The SIGLA research team manually collects and curates all of the data that SIGLA provides. The information SIGLA offers for each variable in the database is structured in “triples,” i.e., matrices with three components: SIGLA’s Answer (information corresponding to the variable composed by a SIGLA researcher), Original Text (excerpt(s) from official source(s) pertaining to the variable), and Source (references to the official source(s) used). The research team keeps SIGLA data current through periodic review, updating, and verification. More details about SIGLA's methodology and data can be found in SIGLA's Research Methodology and Technical Codebook, published on the SIGLA website.

Users can view SIGLA data by country or by institution.

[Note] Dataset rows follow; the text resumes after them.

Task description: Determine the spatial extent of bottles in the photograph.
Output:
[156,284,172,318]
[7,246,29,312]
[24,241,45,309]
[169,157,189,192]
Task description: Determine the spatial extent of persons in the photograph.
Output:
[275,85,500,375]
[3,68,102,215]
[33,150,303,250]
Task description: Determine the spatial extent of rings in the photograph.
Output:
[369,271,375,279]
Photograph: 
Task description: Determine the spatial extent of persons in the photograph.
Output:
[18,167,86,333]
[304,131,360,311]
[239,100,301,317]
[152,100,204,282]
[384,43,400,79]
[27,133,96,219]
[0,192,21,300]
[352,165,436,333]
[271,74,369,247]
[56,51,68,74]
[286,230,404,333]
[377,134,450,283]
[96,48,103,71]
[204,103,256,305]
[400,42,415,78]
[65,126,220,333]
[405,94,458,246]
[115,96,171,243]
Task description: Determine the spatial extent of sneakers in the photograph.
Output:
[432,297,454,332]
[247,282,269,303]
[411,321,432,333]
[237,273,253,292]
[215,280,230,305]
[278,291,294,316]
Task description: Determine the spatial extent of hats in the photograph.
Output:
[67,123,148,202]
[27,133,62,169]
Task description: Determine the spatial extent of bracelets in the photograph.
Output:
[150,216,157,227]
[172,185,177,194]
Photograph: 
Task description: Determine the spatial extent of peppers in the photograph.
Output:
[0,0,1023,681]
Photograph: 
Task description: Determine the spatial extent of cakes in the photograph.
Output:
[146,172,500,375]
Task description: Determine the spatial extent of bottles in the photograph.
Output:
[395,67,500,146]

They also can compare a given institution across countries. The site also includes a custom browse feature allowing users to view and download data associated with any combination of variables across countries and institutions.

== Funding ==
SIGLA is supported by funding from various units of Georgetown University, including the Office of the Provost, the Office of the Vice-President for Global Engagement, the Georgetown Americas Institute, the School of Foreign Service, Georgetown College, the Massive Data Institute, and the Latin America Initiative. SIGLA has also received funding from the Institute for Humane Studies through its Hayek Fund for Scholars.